Rédigez la suite du texte sur le voyage en solo, en commençant juste après sa dernière phrase.

Texte à lire:
----------------

Fini, le temps où le voyage en solo était une sorte de pénitence, lot de consolation des personnes qui n’avaient trouvé personne pour les accompagner en vacances. Plus populaire que jamais, la tendance n’en finit pas de conquérir les explorateurs en herbe, qui laissent parfois même partenaires et amis de côté pour pouvoir s’y adonner.
Cela fait belle lurette que la jeunesse intrépide s’aventure à l’étranger en quête d’édification et d’excitation. En 1608, Thomas Coryat, un Anglais parfois qualifié de « premier routard du monde », s’était ainsi embarqué pour un grand tour d’Europe. Sans amis et à pied, il avait découvert des mets étrangers (« grenouilles utilisées comme nourriture ») et de nouvelles technologies (« fourchettes utilisées pour l’alimentation ») lors de son voyage en solo.
Quatre siècles plus tard, les nomades se déplacent plus vite et plus loin que lui, car les vols bon marché et les téléphones portables ont simplifié les choses. Pourtant, nombreux sont ceux qui suivent son exemple. Au cours de la dernière décennie, les recherches sur Google concernant le « voyage en solo » ont plus que doublé. Et en Grande-Bretagne, la proportion de voyageurs partant seuls en vacances a presque triplé, selon l’Association of British Travel Agents, passant de 6 % en 2011 à 17 % en 2024.

----------------

Données sources:
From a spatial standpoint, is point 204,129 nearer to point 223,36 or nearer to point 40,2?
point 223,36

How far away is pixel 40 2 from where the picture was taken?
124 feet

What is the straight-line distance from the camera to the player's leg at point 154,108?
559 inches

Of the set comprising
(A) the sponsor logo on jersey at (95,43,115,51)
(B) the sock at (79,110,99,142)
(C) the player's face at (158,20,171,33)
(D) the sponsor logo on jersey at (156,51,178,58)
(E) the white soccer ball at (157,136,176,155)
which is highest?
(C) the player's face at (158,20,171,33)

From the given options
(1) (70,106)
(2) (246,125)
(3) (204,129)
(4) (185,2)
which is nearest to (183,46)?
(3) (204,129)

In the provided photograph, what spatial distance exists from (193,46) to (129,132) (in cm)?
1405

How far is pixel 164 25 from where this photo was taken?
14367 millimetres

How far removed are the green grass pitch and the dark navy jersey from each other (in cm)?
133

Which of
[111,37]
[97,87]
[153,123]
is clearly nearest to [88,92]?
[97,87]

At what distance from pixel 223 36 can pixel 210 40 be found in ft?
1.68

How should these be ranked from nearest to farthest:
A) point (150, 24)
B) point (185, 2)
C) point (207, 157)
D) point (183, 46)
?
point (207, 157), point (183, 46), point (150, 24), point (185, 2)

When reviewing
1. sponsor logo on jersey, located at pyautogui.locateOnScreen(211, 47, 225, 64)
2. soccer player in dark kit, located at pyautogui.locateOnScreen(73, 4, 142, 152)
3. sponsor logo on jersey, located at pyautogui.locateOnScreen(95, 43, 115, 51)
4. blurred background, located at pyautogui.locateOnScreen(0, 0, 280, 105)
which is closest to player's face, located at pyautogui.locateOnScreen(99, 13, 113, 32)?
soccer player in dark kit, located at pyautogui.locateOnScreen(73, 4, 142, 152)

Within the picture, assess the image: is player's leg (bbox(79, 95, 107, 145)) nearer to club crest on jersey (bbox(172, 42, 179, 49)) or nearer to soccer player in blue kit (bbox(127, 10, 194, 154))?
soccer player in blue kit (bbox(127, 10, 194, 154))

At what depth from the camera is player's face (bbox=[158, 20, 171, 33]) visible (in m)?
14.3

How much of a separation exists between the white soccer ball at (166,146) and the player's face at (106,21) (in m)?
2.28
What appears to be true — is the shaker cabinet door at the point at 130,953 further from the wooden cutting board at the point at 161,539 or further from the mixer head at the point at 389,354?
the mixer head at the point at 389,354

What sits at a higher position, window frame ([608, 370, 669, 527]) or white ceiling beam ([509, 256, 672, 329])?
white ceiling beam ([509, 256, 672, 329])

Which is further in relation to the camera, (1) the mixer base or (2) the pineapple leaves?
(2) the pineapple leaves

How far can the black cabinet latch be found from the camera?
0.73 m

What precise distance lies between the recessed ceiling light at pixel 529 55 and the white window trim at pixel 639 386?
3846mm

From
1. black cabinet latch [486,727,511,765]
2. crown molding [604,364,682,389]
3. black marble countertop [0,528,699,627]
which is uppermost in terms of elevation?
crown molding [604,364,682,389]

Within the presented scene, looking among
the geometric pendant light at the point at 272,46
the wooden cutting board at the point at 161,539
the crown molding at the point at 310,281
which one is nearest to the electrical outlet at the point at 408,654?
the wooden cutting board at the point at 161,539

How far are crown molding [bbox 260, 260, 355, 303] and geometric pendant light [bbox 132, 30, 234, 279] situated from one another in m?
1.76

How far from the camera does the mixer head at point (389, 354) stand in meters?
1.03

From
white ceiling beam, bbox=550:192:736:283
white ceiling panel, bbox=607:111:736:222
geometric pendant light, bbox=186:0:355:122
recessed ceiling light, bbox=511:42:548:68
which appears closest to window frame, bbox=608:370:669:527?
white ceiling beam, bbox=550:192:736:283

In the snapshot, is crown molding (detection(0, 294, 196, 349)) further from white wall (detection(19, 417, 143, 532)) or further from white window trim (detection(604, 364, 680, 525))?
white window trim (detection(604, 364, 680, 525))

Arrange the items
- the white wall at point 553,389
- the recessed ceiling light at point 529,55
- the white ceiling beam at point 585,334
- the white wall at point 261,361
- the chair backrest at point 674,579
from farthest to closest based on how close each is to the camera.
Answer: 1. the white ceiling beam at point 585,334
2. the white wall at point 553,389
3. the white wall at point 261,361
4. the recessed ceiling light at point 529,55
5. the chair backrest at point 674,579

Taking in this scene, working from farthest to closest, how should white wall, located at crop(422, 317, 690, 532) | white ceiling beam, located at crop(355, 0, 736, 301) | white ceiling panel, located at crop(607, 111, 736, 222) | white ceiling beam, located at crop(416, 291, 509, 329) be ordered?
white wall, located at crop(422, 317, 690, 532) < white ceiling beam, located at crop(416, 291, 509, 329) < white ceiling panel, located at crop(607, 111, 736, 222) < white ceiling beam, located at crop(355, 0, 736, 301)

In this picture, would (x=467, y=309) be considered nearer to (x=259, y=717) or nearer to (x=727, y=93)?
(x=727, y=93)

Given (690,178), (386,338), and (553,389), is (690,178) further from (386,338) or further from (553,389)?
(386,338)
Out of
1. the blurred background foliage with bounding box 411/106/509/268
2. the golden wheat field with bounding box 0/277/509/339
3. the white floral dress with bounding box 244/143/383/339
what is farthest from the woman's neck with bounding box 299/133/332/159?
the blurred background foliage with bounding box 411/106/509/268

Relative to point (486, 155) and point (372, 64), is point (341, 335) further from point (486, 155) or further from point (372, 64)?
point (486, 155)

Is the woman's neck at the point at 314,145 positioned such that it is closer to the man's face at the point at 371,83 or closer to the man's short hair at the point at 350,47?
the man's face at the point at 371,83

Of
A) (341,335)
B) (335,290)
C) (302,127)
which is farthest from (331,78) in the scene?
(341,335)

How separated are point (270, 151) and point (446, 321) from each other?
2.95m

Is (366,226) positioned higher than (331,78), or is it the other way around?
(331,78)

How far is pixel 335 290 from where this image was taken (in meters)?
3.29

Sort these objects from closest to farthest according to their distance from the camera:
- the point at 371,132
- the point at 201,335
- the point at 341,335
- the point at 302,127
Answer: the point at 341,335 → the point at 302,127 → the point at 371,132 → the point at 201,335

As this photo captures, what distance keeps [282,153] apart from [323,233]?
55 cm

----------------

Corrigé:
Pourquoi tant de gens voyagent-ils seuls? Tout comme les « grands tours » sont devenus un rite de passage pour les jeunes nobles d’hier, les voyages en solitaire aujourd’hui visent moins à découvrir des endroits lointains qu’à se découvrir soi-même. Le groupe hôtelier Hilton appelle même cette tendance le « me-mooning » (par opposition à « honeymooning », la lune de miel). Et les blogueurs de voyage attestent qu’en solitaire sur les plages de sable blanc de Bali ou de Belize, on peut « devenir une version plus vraie de soi-même ».
Le voyage en solo, une affaire de femmes?
Ceux qui ne se cherchent pas eux-mêmes sont a minima à la recherche d’une aventure. Les gens « ne voyagent pas pour aller quelque part, mais pour aller », comme l’a dit Robert Louis Stevenson, l’auteur de L’île au trésor. Les voyageurs solitaires décrivent l’excitation de faire ce qu’ils veulent, quand ils le veulent. Des recherches ont montré que la solitude auto-imposée peut stimuler la créativité et le bien-être.
Plutôt que de rester avec les copains qu’ils ont, beaucoup voyagent seuls aussi pour rencontrer de nouveaux amis et amants. L’isolement de la pandémie a rendu les gens « plus ouverts » à l’itinérance avec des étrangers, explique Lee Thompson de Flash Pack, un voyagiste. L’entreprise, dont le slogan est « Arriver en solo, repartir en amis », accepte aujourd’hui deux fois plus de réservations qu’avant le covid-19.
Les millennials et la génération Z sont particulièrement friands de voyages: ils y consacrent une part plus importante de leurs revenus que leurs aînés, selon le cabinet de conseil McKinsey. Nombre d’entre eux reportent leur mariage et la naissance de leurs enfants, ce qui leur donne la possibilité de partir en escapade quand bon leur semble. Sur TikTok, les influenceurs prêchent les vertus des excursions indépendantes: « N’attendez plus que quelqu’un vous rejoigne ».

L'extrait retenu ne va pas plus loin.